** begin PASSAGE TO READ **

Lord Lambert. It is plainly and truly told you from the
bar, that you must transact with this House. If this be the
argument, there is no answering of it. You can make no
laws without them. You cannot bound them. They already
know their bounds.
If it be said you can neither bar nor bound, till you transact with them; if I might advise you, I would have some
previous vote to assert your own privileges, and what is the
right of this House. You may then easier assert the Protector's and the other House's rights.
Colonel Bennet. A good inclination appeared in the noble
person that spoke last. He is willing that all things may be
brought to a right end, as to the preserving the liberties of
this House. He offered you some previous vote. As the
people's temper or distemper is for no other way of settlement,
but by a single person and another House, the question is,
how we shall do this, and preserve and secure our own rights
I shall conclude with that gentleman, if it be a duty that
we must restore the old Peers, let us do it. The generality
of the House stand obliged in conscience to the contrary.
This point of prescription hath been so interrupted in all
ages that it has no foot to stand upon as to that. Long after
the Conquest, the great assemblies with the Prince, were but
in one House. (fn. 17) The armory of the gentry did not descend
hereditarily till after the Conquest. It became hereditary
then, non sic ab initio.
This House is anciently the Parliament of England. The
Peers have no such right. If it be not for the common good,
no right can be pretended. The prelates (bishops, I cannot
call them, it is a good name,) they had a right; the Court
of Wards the like. They were jus sine jure. Hereditary,
legislature has been destructive to the people of the nation.
If a posterity of ruined gentry and ruined nobility shall
have it put in their hands to make a price of the Commons,
and for a time have a party of the Commons to back them,
it is as great a temptation as ever Achish, King of Gath, had.
There were hereditary officers in the nation; those were
thought to be dangerous; hereditary sheriffwicks. Those
arguments as to persons bind throughout; and bring Charles
Stuart in manifestly, and with open face, not in at the back
There are not two in this House, I believe, against another
House; but I am not absolved of that oath against a House
of Lords. I believe others are so. Let us lay aside what
cannot be taken up without peril, and take up that which
may come to the best settlement for the present, and for our
children. I am for a government with defects rather than
for none at all.
Why may not some preliminary votes be made, to preserve
our rights ? I cannot say the Petition and Advice is not a
law. The law of nature bids us own the possessory power.
Secure these things, let gentlemen propose them. I am for
Mr. Steward. I understand not how this right of restitution (fn. 18) comes before you. They do not complain to you. It
is not judicially before you. Admit you be obliged to do
them right, you must give them their ancient rights, else it
will be no more than Naboth might have had for his vineyard, "a better vineyard." (fn. 19) If they submit to those bounds,
they that were a co-ordinate power with you, are now a subordinate. The next House of Commons may bound them.

** end PASSAGE TO READ **
** begin GIVEN INFORMATION **

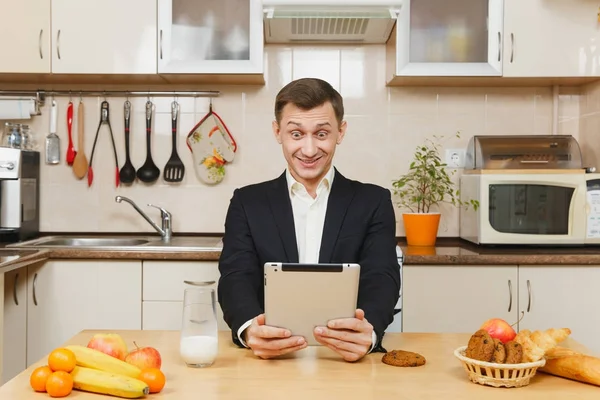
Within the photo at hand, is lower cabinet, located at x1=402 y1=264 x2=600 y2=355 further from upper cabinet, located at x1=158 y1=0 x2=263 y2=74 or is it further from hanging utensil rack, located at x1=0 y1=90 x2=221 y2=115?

** end GIVEN INFORMATION **

▶ **DIRECTIVES**:
A. Answer from the debate passage:
(i) What does Lord Lambert advise having, to assert the House's own privileges?
(ii) Which king is named as having had as great a temptation?
(iii) According to Mr. Steward, what might Naboth have had for his vineyard?
B. Reproduce word for word the part of the debate passage from "If it be said" to "to the contrary.".

▶ **TASK RESULTS**:
A.
(i) Some previous vote.
(ii) Achish, King of Gath.
(iii) A better vineyard.

B.
If it be said you can neither bar nor bound, till you transact with them; if I might advise you, I would have some
previous vote to assert your own privileges, and what is the
right of this House. You may then easier assert the Protector's and the other House's rights.
Colonel Bennet. A good inclination appeared in the noble
person that spoke last. He is willing that all things may be
brought to a right end, as to the preserving the liberties of
this House. He offered you some previous vote. As the
people's temper or distemper is for no other way of settlement,
but by a single person and another House, the question is,
how we shall do this, and preserve and secure our own rights
I shall conclude with that gentleman, if it be a duty that
we must restore the old Peers, let us do it. The generality
of the House stand obliged in conscience to the contrary.